Based on the six clinical and pathological factors presented in this paper, a superficial bladder cancer patient's short- and long-term probabilities of recurrence and progression can easily be calculated with a simple scoring system. Armed with these probabilities, the clinician can discuss the options with the patient to determine the most appropriate treatment: one immediate instillation only, intravesical chemotherapy, intravesical BCG with maintenance, or cystectomy. In this way the treatment and the frequency of follow-up can be tailored to the patient's prognosis and wishes.

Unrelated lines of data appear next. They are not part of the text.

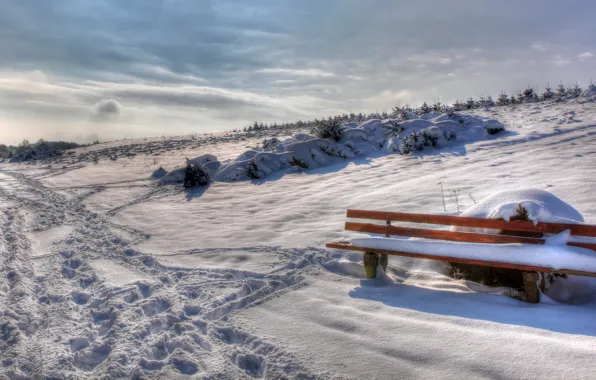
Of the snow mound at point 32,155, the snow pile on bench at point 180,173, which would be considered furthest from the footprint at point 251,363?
the snow mound at point 32,155

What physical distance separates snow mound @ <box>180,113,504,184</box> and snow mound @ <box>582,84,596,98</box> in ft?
20.9

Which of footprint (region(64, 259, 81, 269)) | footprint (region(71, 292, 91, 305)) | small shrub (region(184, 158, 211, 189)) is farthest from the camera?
small shrub (region(184, 158, 211, 189))

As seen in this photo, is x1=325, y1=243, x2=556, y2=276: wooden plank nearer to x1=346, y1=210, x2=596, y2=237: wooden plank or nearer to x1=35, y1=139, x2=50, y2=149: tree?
x1=346, y1=210, x2=596, y2=237: wooden plank

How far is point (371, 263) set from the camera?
5.04m

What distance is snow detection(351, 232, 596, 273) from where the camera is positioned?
153 inches

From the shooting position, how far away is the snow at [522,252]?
153 inches

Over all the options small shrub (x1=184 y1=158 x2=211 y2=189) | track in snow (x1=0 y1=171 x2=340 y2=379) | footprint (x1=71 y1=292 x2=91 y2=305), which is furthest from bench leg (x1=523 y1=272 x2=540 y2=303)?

E. Solsona, Valencia, Spain

solsona@pulso.com

This is an excellent article that analyzes two of the most important therapeutic problems of non-muscle-invasive bladder cancer such as the poor definition of risk groups and the separation of recurrence and progression risks for these patients. Although differentiation in three risk groups is very practical from a clinical point of view and implies different therapeutic strategies for each, there are borderline patients for whom suitable therapy is difficult to establish. For instance, the behaviour of patients included in the intermediate risk group associated with good prognostic factors can be similar to that of patients in the low-risk group. They could be treated with one immediate instillation of a chemotherapic agent only. Conversely, patients with recurrent or multiple tumours included in the intermediate-risk group could be moved to the high-risk group according to the number of recurrences per year or the number of tumours. However, the precise cut-off remains unknown. Moreover, in these patients, indicating when intravesical chemotherapy or BCG should be recommended is difficult. On the other hand, the risk groups associate recurrence and progression rates in the same group, whereas in some cases there is obviously a clear dissociation between both factors.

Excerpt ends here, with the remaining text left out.